The following new records were set during this competition.

| Date | Event | Name | Nationality | Time | Record |
|---|---|---|---|---|---|
| 16 July | A Final | Giles Smith | United States | 52.04 | GR |

==Qualification==

Each National Olympic Committee (NOC) was able to enter up to two entrants providing they had met the A standard (53.99) in the qualifying period (January 1, 2014 to May 1, 2015). NOCs were also permitted to enter one athlete providing they had met the B standard (57.23) in the same qualifying period.
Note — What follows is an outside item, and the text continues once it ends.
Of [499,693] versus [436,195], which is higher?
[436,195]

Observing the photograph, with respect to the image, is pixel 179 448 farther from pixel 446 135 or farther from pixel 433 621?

All other competing athletes were entered as universality spots.

==Schedule==

All times are Eastern Time Zone (UTC-4).

| Date | Time | Round |
|---|---|---|
| July 16, 2015 | 10:56 | Heats |
| July 16, 2015 | 20:13 | Final B |
| July 16, 2015 | 20:18 | Final A |

==Results==

| KEY: | q | Fastest non-qualifiers | Q | Qualified | GR | Games record | NR | National record | PB | Personal best | SB | Seasonal best |

===Heats===
The first round was held on July 16.

| Rank | Heat | Lane | Name | Nationality | Time | Notes |
|---|---|---|---|---|---|---|
| 1 | 3 | 4 | Giles Smith | United States | 52.13 | QA |
| 2 | 3 | 3 | Mauricio Fiol | Peru | 52.25 | QA |
| 3 | 2 | 5 | Santiago Grassi | Argentina | 52.34 | QA |
| 4 | 2 | 2 | Long Yuan Gutierrez | Mexico | 52.57 | QA |
| 5 | 1 | 5 | Albert Subirats | Venezuela | 52.60 | QA |
| 6 | 3 | 5 | Santo Condorelli | Canada | 52.67 | QA |
| 7 | 1 | 4 | Arthur Mendes | Brazil | 52.85 | QA |
| 8 | 2 | 3 | Eugene Godsoe | United States | 52.89 | QA |
| 9 | 3 | 6 | Luiz Martínez | Guatemala | 52.90 | QB |
| 10 | 1 | 3 | Coleman Allen | Canada | 53.23 | QB |
| 11 | 1 | 6 | Ben Hockin | Paraguay | 53.63 | QB |
| 12 | 2 | 6 | Marcos Barale | Argentina | 53.73 | QB |
| 13 | 3 | 7 | Dylan Carter | Trinidad and Tobago | 53.89 | QB |
| 14 | 3 | 2 | Esnaider Reales | Colombia | 54.42 | QB |
| 15 | 1 | 2 | Andrew Torres | Puerto Rico | 54.69 | QB |
| 16 | 2 | 7 | Allan Gutiérrez Castro | Honduras | 55.52 | QB |
| 17 | 1 | 7 | Aldo Castillo Sulca | Bolivia | 57.25 |  |
|  | 2 | 4 | Thiago Pereira | Brazil |  | DNS |

=== B Final ===
The B final was also held on July 16.

| Rank | Lane | Name | Nationality | Time | Notes |
|---|---|---|---|---|---|
| 9 | 5 | Ben Hockin | Paraguay | 53.45 |  |
| 10 | 4 | Coleman Allen | Canada | 53.46 |  |
| 11 | 3 | Marcos Barale | Argentina | 53.47 |  |
| 12 | 6 | Esnaider Reales | Colombia | 54.03 |  |
| 13 | 2 | Andrew Torres | Puerto Rico | 54.77 |  |
| 14 | 7 | Allan Gutiérrez Castro | Honduras | 55.21 |  |
| 15 | 1 | Aldo Castillo Sulca | Bolivia | 56.97 |  |

=== A Final ===
The A final was also held on July 16.

| Rank | Lane | Name | Nationality | Time | Notes |
|---|---|---|---|---|---|
| 1st place, gold medalist(s) | 4 | Giles Smith | United States | 52.04 | GR |
| 2nd place, silver medalist(s) | 5 | Santiago Grassi | Argentina | 52.09 | NR |
| 3rd place, bronze medalist(s) | 2 | Santo Condorelli | Canada | 52.42 |  |
| 4 | 6 | Albert Subirats | Venezuela | 52.52 |  |
| 5 | 3 | Long Yuan Gutierrez | Mexico | 52.58 |  |
| 6 | 1 | Eugene Godsoe | United States | 52.66 |  |
| 7 | 7 | Arthur Mendes | Brazil | 52.73 |  |
| 8 | 8 | Luiz Martínez | Guatemala | 52.75 |  |

- Peruvian swimmer Mauricio Fiol was suspended by his team and pulled from the final for testing positive for stanozolol.